* _WHAT YOU HAVE TO DO_
Return every line of the rows below that contains the word "trunk".

* _INFORMATION GIVEN_

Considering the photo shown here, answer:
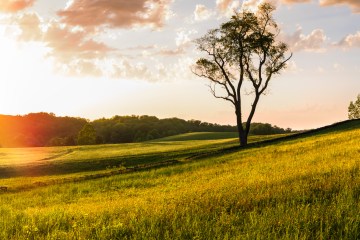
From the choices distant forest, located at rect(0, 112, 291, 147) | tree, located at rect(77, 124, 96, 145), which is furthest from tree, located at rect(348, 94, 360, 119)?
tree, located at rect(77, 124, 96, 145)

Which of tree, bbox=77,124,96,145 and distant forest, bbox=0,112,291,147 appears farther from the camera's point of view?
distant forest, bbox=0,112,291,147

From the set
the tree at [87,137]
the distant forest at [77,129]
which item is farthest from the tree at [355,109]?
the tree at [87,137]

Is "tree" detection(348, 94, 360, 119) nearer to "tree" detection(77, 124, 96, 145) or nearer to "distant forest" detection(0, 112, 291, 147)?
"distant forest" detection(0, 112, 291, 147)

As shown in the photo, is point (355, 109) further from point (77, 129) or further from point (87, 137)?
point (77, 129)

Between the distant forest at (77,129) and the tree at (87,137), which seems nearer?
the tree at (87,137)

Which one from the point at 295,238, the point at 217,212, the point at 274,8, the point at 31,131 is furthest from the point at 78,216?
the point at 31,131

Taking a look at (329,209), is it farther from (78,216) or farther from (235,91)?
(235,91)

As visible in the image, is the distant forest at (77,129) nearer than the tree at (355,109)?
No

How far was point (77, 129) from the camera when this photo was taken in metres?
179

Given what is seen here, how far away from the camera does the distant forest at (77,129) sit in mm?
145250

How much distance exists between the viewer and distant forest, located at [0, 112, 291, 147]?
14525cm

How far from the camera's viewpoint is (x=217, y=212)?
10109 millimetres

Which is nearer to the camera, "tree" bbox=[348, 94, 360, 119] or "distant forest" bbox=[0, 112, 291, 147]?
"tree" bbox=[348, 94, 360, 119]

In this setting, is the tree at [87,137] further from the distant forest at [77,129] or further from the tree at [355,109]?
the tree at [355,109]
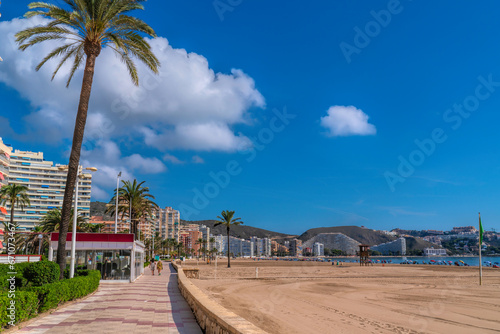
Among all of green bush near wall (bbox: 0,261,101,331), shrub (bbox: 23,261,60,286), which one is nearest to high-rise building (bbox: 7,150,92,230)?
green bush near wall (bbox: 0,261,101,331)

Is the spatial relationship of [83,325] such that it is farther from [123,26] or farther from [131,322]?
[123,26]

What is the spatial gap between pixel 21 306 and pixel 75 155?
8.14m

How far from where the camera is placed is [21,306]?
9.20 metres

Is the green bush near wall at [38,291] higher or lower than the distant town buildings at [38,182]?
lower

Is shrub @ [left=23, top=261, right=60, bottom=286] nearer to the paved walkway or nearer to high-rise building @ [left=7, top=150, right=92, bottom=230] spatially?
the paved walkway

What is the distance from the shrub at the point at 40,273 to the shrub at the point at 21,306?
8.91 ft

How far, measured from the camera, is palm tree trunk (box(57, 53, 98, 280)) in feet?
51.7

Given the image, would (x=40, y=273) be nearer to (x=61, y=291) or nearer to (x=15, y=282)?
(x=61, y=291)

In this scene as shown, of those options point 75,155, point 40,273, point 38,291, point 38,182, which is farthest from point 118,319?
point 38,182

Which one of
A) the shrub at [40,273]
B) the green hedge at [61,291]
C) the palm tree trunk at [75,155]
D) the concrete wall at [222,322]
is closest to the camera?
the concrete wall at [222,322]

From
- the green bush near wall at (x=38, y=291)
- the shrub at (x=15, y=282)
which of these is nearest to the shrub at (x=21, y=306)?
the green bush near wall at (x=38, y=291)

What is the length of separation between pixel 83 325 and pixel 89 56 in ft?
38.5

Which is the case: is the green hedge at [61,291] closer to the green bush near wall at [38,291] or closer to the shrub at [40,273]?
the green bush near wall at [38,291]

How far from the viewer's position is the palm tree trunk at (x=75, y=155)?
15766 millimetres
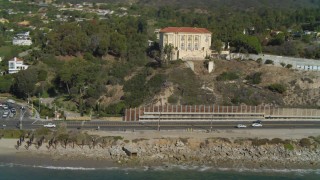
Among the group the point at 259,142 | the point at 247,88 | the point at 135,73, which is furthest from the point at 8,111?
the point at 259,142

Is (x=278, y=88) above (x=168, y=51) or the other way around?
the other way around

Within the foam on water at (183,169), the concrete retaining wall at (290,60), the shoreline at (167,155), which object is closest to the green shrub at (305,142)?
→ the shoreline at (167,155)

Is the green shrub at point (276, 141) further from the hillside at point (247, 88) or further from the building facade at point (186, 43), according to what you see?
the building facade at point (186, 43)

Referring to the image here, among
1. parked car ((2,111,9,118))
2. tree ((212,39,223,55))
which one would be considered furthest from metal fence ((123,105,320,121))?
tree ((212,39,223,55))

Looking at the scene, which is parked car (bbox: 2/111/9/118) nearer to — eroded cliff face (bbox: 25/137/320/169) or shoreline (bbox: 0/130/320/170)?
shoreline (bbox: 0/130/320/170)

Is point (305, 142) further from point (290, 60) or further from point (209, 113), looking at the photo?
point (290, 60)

---

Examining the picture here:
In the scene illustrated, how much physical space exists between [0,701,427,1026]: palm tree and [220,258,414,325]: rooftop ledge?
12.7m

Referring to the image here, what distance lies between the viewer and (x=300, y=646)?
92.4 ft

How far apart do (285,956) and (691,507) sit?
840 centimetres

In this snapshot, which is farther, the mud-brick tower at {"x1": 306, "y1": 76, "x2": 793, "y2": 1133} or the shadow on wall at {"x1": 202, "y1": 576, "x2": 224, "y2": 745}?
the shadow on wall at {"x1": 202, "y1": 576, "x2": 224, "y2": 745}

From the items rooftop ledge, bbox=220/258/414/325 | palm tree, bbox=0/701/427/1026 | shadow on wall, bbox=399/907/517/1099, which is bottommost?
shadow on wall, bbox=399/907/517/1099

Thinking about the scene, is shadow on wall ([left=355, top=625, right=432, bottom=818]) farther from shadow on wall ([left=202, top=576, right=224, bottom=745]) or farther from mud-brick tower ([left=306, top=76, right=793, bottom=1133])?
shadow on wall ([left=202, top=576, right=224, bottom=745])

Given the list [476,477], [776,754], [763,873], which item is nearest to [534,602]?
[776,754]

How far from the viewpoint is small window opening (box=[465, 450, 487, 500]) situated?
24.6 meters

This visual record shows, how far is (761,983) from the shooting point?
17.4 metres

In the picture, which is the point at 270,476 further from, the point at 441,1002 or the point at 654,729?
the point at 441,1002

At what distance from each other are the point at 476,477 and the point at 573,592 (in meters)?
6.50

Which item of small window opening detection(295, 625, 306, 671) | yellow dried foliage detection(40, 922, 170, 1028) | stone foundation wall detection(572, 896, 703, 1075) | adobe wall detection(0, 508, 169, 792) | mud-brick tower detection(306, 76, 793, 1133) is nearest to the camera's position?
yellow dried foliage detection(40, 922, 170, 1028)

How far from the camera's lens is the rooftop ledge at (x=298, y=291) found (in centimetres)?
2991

--

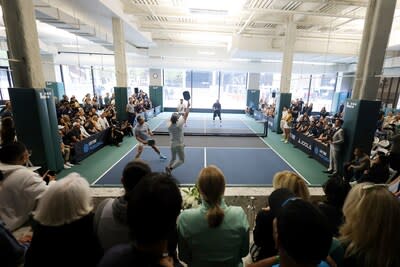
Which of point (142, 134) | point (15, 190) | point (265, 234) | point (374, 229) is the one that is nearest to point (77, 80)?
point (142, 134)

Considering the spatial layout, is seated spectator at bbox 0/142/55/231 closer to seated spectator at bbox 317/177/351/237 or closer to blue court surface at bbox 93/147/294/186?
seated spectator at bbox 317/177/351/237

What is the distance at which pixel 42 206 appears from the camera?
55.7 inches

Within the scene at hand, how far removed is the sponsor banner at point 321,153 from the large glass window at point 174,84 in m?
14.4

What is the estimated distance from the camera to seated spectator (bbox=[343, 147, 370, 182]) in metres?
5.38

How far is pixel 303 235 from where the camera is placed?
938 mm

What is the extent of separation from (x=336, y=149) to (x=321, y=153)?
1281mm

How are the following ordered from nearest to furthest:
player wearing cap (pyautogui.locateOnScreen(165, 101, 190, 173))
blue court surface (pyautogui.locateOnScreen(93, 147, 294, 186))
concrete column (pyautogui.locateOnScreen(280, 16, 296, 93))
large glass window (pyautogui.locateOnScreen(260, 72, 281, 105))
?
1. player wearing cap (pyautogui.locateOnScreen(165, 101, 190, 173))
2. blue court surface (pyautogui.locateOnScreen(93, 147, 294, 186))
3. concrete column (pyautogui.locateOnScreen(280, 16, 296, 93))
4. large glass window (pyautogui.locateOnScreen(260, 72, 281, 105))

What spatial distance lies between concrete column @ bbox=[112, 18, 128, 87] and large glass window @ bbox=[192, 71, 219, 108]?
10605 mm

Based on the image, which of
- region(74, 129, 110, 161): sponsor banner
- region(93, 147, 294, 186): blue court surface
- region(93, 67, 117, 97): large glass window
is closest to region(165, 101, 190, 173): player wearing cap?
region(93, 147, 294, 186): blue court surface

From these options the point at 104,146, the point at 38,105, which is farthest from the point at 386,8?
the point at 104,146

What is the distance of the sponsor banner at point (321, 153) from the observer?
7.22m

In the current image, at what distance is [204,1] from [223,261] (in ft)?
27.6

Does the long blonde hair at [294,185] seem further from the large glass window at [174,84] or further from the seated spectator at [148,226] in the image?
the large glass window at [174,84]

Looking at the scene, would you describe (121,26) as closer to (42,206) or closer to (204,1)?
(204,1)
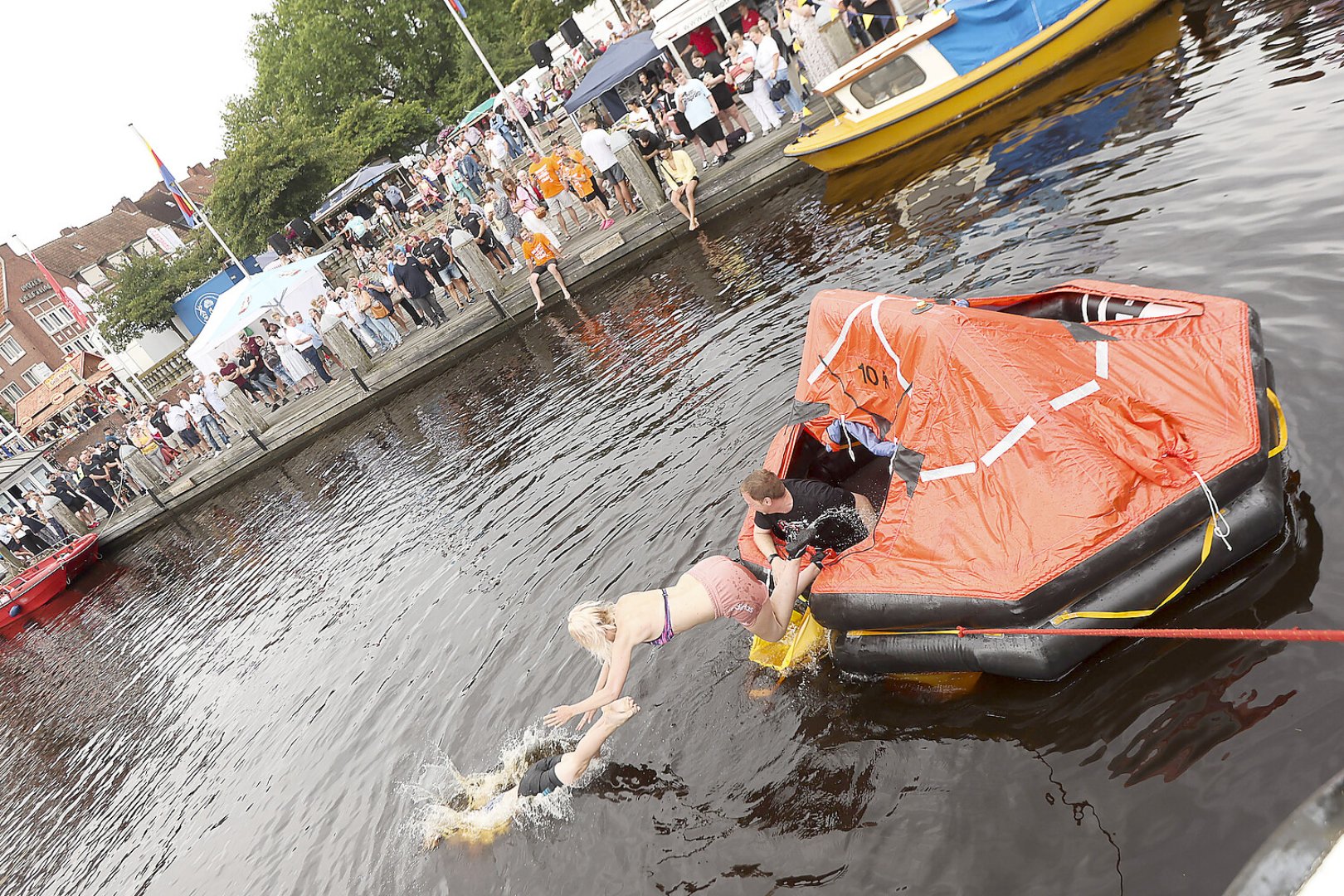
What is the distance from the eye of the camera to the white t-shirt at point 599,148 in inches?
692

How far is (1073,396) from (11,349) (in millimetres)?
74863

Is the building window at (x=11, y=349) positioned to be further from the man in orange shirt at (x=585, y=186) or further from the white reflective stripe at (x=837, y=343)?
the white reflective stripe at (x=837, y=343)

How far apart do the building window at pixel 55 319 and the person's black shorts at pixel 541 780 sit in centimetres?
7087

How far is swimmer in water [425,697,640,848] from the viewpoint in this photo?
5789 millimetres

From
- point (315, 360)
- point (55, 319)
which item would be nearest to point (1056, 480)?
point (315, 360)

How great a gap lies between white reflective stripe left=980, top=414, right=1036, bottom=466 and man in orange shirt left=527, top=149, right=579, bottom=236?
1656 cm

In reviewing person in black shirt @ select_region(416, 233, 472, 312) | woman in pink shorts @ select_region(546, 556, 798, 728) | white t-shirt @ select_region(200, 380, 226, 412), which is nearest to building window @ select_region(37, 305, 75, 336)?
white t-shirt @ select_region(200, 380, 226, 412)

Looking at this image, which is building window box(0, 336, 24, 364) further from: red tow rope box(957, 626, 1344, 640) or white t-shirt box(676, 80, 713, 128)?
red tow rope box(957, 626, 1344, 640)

* _PROBLEM SOLUTION_
How far, measured from the camera, is palm tree trunk (box(57, 53, 98, 280)) in feet?
C) the palm tree trunk at [75,155]
How far from the viewer's position is the palm tree trunk at (x=75, y=155)?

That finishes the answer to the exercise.